**DATA LISTING:**
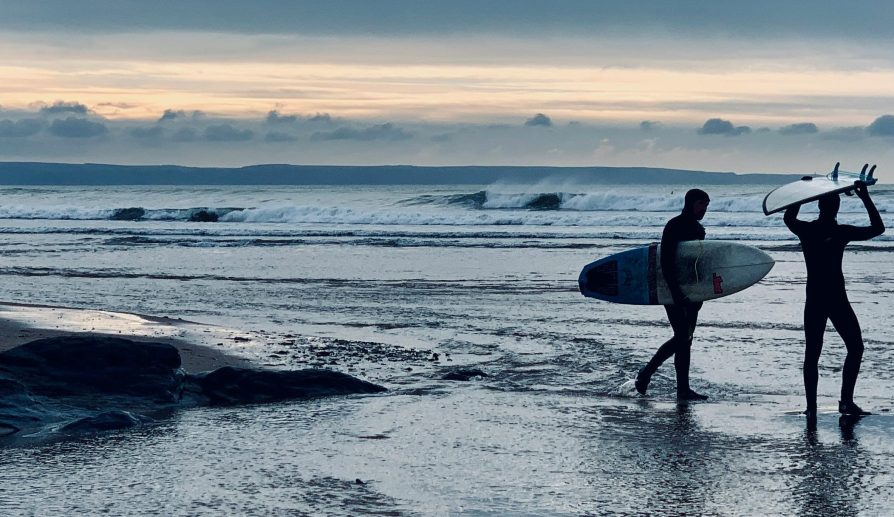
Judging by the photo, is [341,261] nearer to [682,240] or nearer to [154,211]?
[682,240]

--

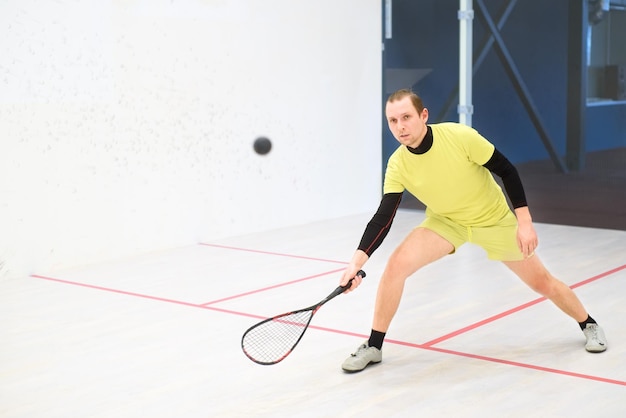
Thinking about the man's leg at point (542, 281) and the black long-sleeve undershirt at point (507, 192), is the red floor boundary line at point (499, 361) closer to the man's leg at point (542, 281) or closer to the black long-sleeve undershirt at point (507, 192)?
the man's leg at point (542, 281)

--

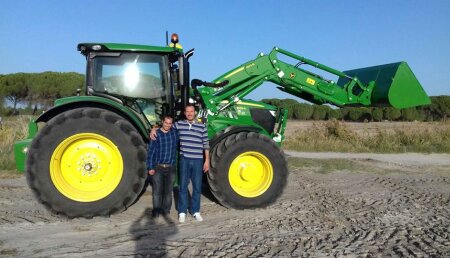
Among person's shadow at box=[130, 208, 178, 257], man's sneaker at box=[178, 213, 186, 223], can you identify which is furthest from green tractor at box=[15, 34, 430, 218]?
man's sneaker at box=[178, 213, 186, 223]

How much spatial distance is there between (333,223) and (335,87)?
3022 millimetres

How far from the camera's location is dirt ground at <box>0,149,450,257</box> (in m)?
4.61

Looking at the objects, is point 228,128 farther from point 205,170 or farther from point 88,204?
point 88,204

**WRITTEN EXERCISE:**
Pick out every line in the listing above that contains the word "from", and copy each of those lines in full.

**EXERCISE RESPONSE:**
Among person's shadow at box=[130, 208, 178, 257], man's sneaker at box=[178, 213, 186, 223], can you identify which is furthest from green tractor at box=[15, 34, 430, 218]?
How far from the camera's location is dirt ground at <box>0,149,450,257</box> (in m)?
Looking at the objects, is point 228,128 farther from point 205,170 or farther from point 88,204?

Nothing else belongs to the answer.